Mangiameli shock: “Il calcio italiano è un sistema tossico”. Sfogo dopo il flop azzurro
Le parole sono dure, dirette, senza filtri. E arrivano in un momento delicatissimo per tutto il movimento calcistico nazionale, a ridosso della mancata qualificazione dell’Italia ai mondiali.
A scuotere l’ambiente è stato il post social di Federico Mangiameli, giovane attaccante classe 2005 con un passato nei settori giovanili di AC Milan, Bologna FC e Torino FC.

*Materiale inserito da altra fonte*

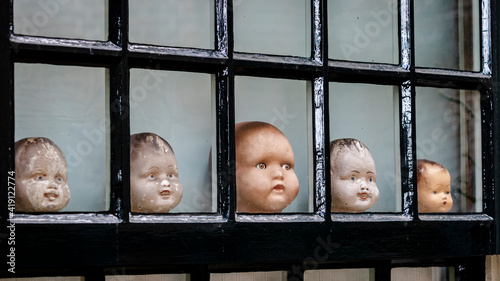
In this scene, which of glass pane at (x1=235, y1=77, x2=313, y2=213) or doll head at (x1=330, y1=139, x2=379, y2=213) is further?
doll head at (x1=330, y1=139, x2=379, y2=213)

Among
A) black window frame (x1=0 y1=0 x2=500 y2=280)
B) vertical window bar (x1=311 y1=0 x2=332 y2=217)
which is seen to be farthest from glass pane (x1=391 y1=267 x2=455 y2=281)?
vertical window bar (x1=311 y1=0 x2=332 y2=217)

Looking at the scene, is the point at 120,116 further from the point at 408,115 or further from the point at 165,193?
the point at 408,115

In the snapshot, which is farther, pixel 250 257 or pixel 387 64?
pixel 387 64

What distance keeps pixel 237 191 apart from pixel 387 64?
54 centimetres

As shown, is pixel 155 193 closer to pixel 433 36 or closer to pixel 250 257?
pixel 250 257

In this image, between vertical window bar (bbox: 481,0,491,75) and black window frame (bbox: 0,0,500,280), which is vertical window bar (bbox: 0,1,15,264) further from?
vertical window bar (bbox: 481,0,491,75)

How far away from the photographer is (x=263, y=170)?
1.97m

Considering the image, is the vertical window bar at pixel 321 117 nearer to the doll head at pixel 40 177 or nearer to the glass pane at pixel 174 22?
the glass pane at pixel 174 22

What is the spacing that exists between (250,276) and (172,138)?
1.27 feet

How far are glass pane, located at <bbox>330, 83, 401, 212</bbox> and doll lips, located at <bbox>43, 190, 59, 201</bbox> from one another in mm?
694

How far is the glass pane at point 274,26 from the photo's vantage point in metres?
2.00

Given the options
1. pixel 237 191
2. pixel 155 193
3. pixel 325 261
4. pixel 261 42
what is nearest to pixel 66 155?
pixel 155 193

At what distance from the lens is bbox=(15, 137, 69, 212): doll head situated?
1723 millimetres

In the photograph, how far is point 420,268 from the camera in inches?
86.4
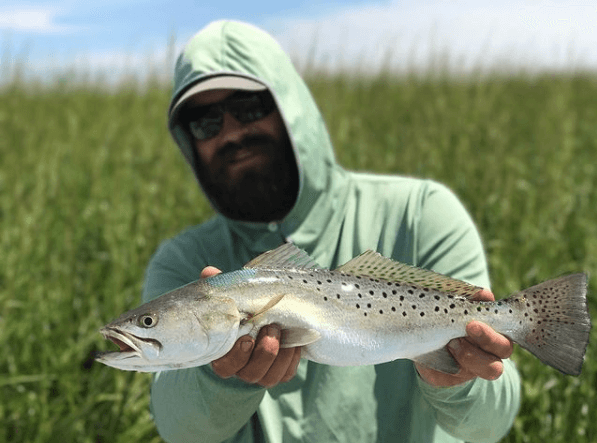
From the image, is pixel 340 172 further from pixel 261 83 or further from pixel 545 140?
pixel 545 140

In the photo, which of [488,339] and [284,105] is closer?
[488,339]

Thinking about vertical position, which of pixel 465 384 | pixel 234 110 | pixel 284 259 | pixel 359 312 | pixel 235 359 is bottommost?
pixel 465 384

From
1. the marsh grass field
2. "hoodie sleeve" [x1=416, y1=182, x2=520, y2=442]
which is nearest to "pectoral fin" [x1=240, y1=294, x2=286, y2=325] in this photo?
"hoodie sleeve" [x1=416, y1=182, x2=520, y2=442]

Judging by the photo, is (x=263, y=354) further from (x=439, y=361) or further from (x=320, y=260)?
(x=320, y=260)

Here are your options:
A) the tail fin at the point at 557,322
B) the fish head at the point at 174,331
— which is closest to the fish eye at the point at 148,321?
→ the fish head at the point at 174,331

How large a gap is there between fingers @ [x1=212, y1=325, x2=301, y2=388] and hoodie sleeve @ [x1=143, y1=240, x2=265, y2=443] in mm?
136

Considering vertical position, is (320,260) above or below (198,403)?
above

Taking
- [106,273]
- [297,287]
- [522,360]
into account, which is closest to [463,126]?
[522,360]

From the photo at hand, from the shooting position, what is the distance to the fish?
163 cm

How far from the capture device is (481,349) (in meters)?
1.84

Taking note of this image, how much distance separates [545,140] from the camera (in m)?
7.05

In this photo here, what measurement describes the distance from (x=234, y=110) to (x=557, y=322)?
1592 mm

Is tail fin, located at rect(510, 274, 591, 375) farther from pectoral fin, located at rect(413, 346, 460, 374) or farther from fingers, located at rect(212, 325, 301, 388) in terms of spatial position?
fingers, located at rect(212, 325, 301, 388)

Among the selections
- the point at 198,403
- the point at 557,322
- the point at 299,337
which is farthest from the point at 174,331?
the point at 557,322
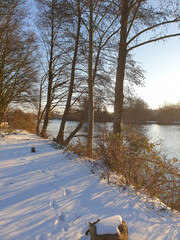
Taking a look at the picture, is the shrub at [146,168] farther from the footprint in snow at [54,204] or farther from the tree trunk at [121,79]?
the footprint in snow at [54,204]

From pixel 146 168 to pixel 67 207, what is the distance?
1.91m

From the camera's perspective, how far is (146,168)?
3.28 meters

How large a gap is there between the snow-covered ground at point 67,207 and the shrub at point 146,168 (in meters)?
0.29

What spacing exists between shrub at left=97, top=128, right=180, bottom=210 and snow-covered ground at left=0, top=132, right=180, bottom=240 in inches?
11.5

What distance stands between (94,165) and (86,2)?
6.71 metres

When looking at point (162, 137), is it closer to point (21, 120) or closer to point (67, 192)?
point (67, 192)

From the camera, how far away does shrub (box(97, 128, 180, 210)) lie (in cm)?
311

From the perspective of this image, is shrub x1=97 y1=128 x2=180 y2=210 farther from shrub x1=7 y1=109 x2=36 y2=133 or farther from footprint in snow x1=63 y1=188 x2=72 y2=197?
shrub x1=7 y1=109 x2=36 y2=133

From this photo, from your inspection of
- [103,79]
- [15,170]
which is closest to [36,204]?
[15,170]

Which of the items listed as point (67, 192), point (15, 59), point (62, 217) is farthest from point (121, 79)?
point (15, 59)

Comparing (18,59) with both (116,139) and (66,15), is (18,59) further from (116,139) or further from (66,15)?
(116,139)

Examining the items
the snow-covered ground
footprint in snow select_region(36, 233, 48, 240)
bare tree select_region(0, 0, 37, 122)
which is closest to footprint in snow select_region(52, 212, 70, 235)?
the snow-covered ground

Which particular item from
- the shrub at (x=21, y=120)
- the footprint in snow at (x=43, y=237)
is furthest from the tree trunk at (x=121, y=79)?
the shrub at (x=21, y=120)

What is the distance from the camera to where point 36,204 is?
2.46 m
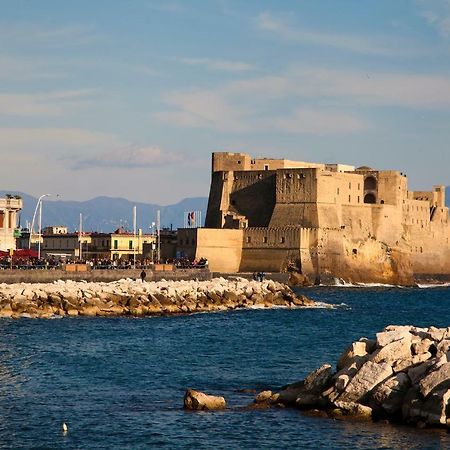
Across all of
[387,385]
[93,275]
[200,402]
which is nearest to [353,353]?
[387,385]

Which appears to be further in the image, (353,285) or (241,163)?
(241,163)

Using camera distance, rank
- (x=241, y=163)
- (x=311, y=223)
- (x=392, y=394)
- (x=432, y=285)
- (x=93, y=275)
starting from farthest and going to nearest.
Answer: (x=432, y=285) → (x=241, y=163) → (x=311, y=223) → (x=93, y=275) → (x=392, y=394)

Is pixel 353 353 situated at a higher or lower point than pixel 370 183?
lower

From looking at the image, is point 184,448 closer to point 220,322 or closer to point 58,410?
point 58,410

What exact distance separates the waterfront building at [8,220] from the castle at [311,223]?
43.3 feet

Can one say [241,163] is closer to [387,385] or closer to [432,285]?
[432,285]

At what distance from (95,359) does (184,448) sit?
12.1 m

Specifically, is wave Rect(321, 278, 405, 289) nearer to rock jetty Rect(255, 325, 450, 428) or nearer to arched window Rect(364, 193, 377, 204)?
arched window Rect(364, 193, 377, 204)

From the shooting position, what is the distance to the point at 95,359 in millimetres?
33469

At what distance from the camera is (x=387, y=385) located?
2366cm

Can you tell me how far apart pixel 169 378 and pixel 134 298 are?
20168mm

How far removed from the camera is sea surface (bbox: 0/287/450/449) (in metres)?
22.4

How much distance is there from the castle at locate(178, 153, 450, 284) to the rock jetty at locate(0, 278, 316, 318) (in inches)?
682

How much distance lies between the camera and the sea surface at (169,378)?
73.4ft
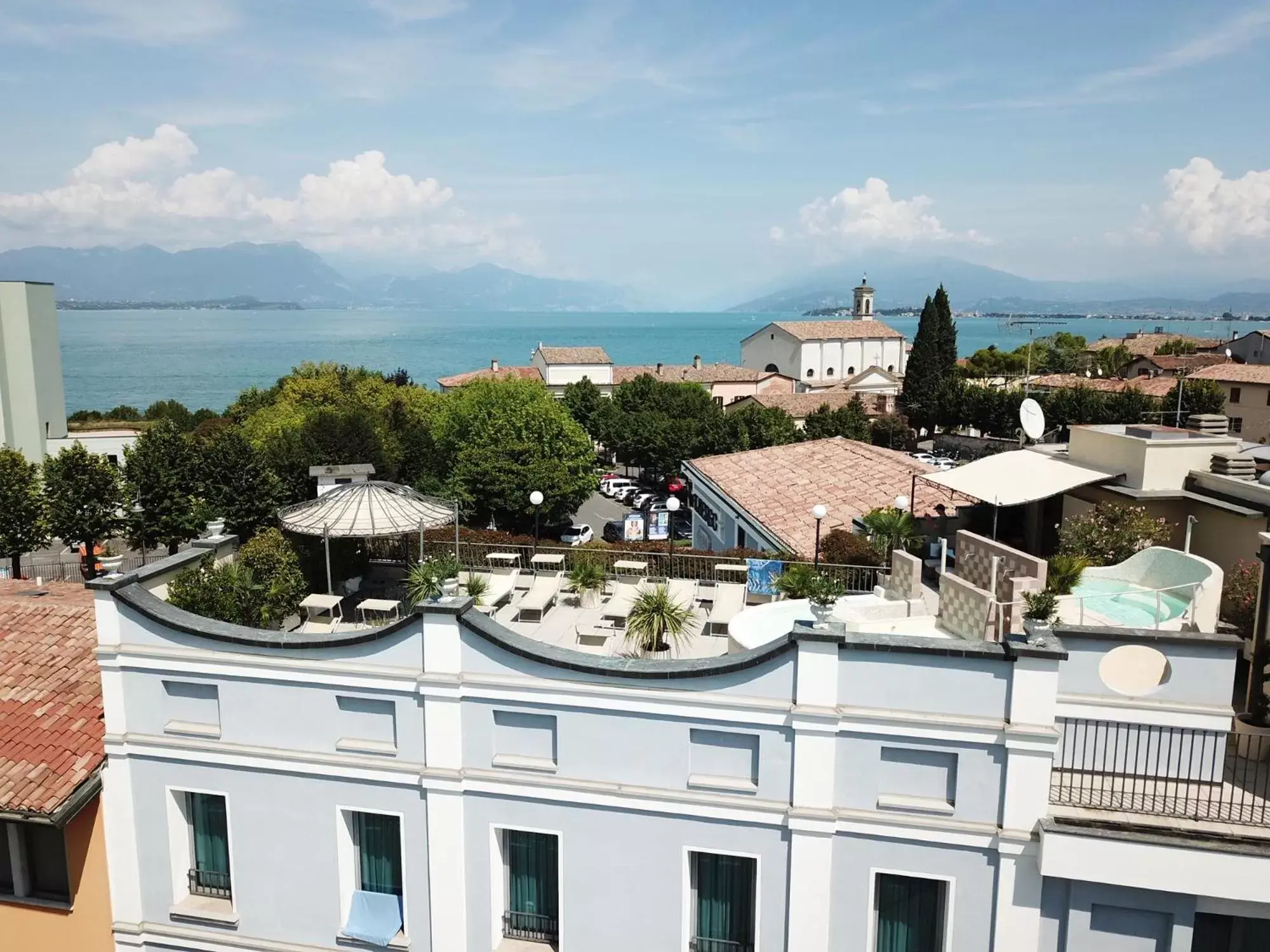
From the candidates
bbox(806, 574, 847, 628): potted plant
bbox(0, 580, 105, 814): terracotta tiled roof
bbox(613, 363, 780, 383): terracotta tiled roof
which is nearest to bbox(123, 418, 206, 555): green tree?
Result: bbox(0, 580, 105, 814): terracotta tiled roof

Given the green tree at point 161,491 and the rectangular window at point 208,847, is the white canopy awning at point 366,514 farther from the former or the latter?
the green tree at point 161,491

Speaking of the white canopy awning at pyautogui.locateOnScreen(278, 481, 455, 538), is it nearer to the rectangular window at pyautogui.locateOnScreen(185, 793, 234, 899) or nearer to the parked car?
the rectangular window at pyautogui.locateOnScreen(185, 793, 234, 899)

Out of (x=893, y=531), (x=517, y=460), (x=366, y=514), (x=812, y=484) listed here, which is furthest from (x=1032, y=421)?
(x=517, y=460)

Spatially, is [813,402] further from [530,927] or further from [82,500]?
[530,927]

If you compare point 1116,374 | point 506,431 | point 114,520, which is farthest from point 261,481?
point 1116,374

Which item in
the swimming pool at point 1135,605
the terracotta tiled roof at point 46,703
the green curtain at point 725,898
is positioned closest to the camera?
the green curtain at point 725,898

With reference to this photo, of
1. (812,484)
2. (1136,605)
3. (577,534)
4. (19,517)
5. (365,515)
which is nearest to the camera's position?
(1136,605)

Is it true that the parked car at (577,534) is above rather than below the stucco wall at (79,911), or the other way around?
below

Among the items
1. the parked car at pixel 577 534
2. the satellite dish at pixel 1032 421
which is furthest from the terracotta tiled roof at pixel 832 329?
the satellite dish at pixel 1032 421
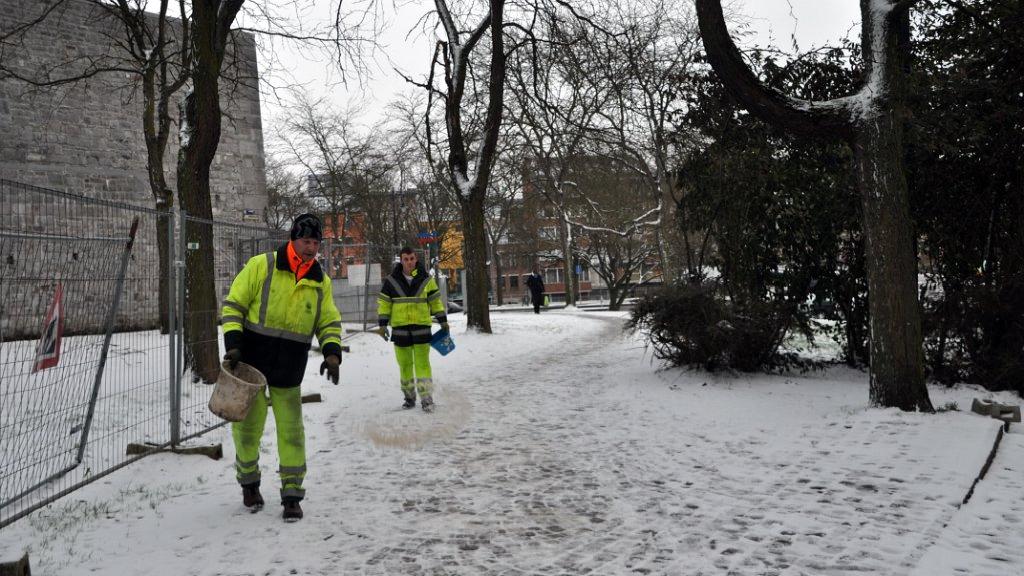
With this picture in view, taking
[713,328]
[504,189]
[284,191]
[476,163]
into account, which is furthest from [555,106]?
[284,191]

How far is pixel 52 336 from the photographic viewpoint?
16.8 ft

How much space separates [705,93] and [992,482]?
7060 mm

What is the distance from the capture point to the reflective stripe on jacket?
861 centimetres

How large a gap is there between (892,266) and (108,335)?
286 inches

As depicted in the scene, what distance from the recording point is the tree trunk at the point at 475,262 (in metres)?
17.5

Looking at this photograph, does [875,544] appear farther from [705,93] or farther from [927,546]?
[705,93]

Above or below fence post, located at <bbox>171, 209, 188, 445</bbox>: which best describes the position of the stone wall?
above

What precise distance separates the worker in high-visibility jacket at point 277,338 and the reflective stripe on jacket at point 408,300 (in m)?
3.60

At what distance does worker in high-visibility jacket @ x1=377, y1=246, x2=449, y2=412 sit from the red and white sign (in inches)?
152

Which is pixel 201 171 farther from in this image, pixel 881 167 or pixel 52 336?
pixel 881 167

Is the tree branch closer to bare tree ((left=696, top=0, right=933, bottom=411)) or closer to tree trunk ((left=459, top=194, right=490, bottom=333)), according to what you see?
bare tree ((left=696, top=0, right=933, bottom=411))

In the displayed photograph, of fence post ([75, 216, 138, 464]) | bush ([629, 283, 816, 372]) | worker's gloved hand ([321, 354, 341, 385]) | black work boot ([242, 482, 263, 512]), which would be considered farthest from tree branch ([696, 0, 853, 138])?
black work boot ([242, 482, 263, 512])

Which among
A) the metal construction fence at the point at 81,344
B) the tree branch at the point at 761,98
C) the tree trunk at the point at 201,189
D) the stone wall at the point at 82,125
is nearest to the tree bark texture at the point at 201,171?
the tree trunk at the point at 201,189

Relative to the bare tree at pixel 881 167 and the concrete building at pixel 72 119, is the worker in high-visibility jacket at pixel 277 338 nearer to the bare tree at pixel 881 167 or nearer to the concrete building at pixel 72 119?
the bare tree at pixel 881 167
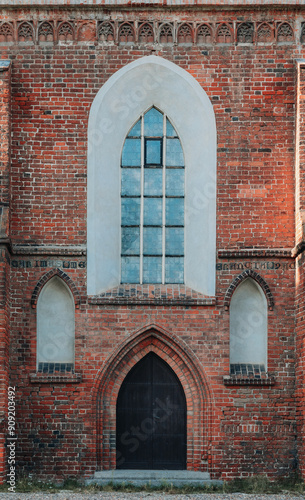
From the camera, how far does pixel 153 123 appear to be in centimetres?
1766

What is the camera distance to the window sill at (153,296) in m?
16.9

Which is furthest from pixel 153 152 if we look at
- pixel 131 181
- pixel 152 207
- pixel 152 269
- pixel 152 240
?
pixel 152 269

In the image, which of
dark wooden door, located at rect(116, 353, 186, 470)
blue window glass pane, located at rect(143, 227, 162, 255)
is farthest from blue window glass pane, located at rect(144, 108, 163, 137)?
dark wooden door, located at rect(116, 353, 186, 470)

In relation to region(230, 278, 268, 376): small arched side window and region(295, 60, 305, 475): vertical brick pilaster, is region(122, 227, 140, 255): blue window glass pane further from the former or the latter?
region(295, 60, 305, 475): vertical brick pilaster

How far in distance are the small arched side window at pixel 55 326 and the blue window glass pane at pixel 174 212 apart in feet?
7.08

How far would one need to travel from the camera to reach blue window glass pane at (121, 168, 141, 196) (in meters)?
17.5

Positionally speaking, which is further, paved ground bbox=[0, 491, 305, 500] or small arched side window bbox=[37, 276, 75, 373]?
small arched side window bbox=[37, 276, 75, 373]

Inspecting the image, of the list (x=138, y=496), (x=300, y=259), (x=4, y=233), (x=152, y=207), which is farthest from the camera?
(x=152, y=207)

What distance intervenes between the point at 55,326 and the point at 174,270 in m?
2.28

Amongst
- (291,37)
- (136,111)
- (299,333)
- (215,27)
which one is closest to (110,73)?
(136,111)

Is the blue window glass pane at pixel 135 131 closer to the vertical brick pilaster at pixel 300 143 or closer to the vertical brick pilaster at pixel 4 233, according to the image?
the vertical brick pilaster at pixel 4 233

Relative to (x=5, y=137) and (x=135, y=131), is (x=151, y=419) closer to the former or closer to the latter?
(x=135, y=131)

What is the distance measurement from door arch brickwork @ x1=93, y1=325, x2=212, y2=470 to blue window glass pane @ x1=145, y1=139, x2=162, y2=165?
115 inches

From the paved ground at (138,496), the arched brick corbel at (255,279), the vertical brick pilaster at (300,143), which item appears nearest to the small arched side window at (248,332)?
the arched brick corbel at (255,279)
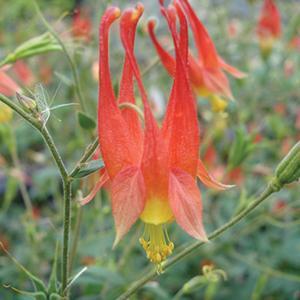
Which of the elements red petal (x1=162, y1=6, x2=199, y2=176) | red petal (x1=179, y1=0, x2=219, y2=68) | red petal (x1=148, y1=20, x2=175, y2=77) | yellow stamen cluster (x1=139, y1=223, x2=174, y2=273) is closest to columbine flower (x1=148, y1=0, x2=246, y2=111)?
red petal (x1=179, y1=0, x2=219, y2=68)

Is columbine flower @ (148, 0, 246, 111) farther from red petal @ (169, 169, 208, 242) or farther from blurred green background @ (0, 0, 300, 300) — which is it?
red petal @ (169, 169, 208, 242)

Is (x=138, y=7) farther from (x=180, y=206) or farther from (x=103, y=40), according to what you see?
(x=180, y=206)

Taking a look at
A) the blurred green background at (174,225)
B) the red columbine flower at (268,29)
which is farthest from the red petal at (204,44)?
the red columbine flower at (268,29)

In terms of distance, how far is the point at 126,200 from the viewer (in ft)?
3.15

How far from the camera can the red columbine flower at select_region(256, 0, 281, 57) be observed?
101 inches

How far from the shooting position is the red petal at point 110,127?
1016 millimetres

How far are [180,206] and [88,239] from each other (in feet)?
3.55

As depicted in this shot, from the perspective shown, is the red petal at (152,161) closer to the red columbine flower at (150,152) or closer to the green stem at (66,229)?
the red columbine flower at (150,152)

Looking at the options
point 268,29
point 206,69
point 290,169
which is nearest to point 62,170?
point 290,169

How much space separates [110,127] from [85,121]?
235mm

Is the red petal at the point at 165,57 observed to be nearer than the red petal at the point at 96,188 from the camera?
No

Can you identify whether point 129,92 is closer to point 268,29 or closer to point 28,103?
point 28,103

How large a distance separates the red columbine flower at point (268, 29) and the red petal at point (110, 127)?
5.28 feet

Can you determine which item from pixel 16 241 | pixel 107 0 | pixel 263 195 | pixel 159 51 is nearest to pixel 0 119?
pixel 107 0
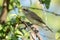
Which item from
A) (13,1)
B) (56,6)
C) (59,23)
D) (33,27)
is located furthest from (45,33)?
(56,6)

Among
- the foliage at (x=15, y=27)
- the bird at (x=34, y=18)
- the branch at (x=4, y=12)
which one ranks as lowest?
the bird at (x=34, y=18)

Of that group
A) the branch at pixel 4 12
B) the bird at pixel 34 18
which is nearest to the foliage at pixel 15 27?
the branch at pixel 4 12

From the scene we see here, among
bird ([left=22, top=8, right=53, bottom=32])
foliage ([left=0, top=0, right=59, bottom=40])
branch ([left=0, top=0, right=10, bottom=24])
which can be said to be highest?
branch ([left=0, top=0, right=10, bottom=24])

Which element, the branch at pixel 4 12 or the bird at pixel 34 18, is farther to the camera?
the bird at pixel 34 18

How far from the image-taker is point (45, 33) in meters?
1.51

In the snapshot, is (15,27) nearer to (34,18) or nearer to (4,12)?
(4,12)

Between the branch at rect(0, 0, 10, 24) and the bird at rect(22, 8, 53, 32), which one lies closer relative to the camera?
the branch at rect(0, 0, 10, 24)

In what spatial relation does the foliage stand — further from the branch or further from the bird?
the bird

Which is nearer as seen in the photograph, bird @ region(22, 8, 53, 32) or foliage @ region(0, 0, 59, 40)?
foliage @ region(0, 0, 59, 40)

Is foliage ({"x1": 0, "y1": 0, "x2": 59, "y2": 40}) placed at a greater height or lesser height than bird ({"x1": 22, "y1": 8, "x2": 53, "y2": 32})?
greater

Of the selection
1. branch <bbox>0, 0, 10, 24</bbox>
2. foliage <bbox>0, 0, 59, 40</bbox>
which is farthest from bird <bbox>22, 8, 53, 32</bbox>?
branch <bbox>0, 0, 10, 24</bbox>

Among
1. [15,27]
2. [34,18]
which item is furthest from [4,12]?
[34,18]

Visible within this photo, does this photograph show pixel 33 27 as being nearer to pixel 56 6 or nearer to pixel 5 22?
pixel 5 22

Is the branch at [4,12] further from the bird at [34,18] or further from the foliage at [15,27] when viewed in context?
the bird at [34,18]
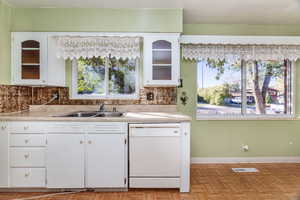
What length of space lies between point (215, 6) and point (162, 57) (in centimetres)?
94

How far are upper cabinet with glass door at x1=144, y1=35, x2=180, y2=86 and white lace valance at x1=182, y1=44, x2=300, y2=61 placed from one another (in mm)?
719

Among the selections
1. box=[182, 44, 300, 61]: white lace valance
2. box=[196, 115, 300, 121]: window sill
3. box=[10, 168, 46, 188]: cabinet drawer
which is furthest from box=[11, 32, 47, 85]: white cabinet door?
box=[196, 115, 300, 121]: window sill

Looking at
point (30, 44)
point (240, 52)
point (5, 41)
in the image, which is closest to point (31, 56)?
point (30, 44)

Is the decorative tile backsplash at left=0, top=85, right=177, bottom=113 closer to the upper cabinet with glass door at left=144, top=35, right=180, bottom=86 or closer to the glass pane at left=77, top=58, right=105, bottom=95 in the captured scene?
the glass pane at left=77, top=58, right=105, bottom=95

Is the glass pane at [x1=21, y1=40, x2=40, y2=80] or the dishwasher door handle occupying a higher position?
the glass pane at [x1=21, y1=40, x2=40, y2=80]

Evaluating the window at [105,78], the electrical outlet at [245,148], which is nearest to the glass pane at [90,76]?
the window at [105,78]

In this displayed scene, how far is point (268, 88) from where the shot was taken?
3.97m

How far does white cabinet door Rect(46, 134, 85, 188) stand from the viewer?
8.55 ft

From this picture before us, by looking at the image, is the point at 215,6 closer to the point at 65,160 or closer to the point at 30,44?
the point at 30,44

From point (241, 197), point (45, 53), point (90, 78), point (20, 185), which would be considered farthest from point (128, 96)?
point (241, 197)

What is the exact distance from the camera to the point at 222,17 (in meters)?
3.45

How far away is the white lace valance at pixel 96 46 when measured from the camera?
3.04m

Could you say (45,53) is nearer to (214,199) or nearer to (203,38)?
(203,38)

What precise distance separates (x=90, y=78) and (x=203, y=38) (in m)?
1.82
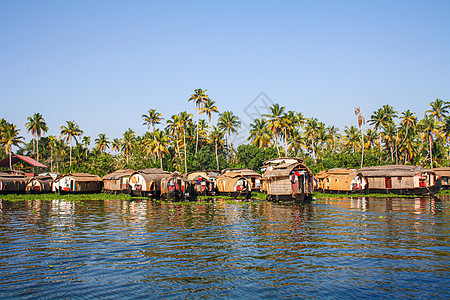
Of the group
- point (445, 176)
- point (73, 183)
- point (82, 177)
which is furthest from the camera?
point (445, 176)

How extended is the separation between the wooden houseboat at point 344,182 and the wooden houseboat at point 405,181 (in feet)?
6.86

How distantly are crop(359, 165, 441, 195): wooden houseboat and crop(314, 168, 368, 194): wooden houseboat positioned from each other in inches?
82.3

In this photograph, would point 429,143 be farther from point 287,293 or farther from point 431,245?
point 287,293

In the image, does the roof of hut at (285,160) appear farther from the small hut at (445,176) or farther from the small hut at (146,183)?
the small hut at (445,176)

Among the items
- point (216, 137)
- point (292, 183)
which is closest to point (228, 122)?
point (216, 137)

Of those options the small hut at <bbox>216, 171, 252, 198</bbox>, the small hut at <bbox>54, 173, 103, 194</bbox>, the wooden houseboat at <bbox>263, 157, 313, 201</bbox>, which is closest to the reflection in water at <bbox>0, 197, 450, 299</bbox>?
the wooden houseboat at <bbox>263, 157, 313, 201</bbox>

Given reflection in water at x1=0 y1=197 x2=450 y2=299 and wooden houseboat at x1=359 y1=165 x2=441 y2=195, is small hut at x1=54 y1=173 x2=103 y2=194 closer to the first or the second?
reflection in water at x1=0 y1=197 x2=450 y2=299

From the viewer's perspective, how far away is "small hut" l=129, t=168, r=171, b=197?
37625 millimetres

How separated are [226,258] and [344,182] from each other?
105 ft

Un percorso importante a livello giovanile, che rende il suo sfogo ancora più significativo. Mangiameli, infatti, non è un osservatore esterno, ma uno che quel sistema lo ha vissuto dall’interno.
Il suo messaggio ha fatto rapidamente il giro del web, accendendo un dibattito già caldo dopo l’ennesima delusione della Nazionale.
“Da un lato rosico, dall’altro sono felice. Solo chi ha vissuto in quel mondo lì può sapere lo schifo che c’è dietro”.
Parole pesantissime, che entrano nel merito di dinamiche spesso raccontate sottovoce ma raramente denunciate in maniera così esplicita. Mangiameli parla di procuratori, raccomandazioni e logiche economiche distorte:
“Procuratori che portano giocatori dalla Promozione alla Serie C grazie a una busta con 50k, Serie A/Primavera fatte di soli stranieri pagati cifre folli, oppure allenatori che non potevano neanche decidere chi schierare”.
Accuse che toccano direttamente il cuore del sistema, mettendo in discussione meritocrazia e sviluppo dei giovani.
Il racconto si fa ancora più duro quando parla del trattamento dei calciatori:
“Mi è capitato di vedere cose indegne per soldi, compagni trattati in maniera oscena dai dirigenti, senza rispetto”.
Poi l’affondo finale, che sintetizza il suo pensiero:
“Tutto questo è il sistema del calcio italiano: un sistema tossico che felicemente ho lasciato”.
Uno sfogo che arriva proprio mentre il calcio italiano vive una nuova fase di riflessione profonda, tra risultati deludenti e difficoltà strutturali nel valorizzare i giovani talenti.
Mangiameli, cresciuto in contesti di alto livello tra Primavera e settori giovanili di club professionistici, rappresenta una voce interna a quel mondo. Non un caso isolato, ma il simbolo di un disagio che, a quanto pare, è più diffuso di quanto si voglia ammettere.
Le sue parole dividono, fanno discutere, ma soprattutto pongono interrogativi seri su quale direzione stia prendendo il calcio italiano.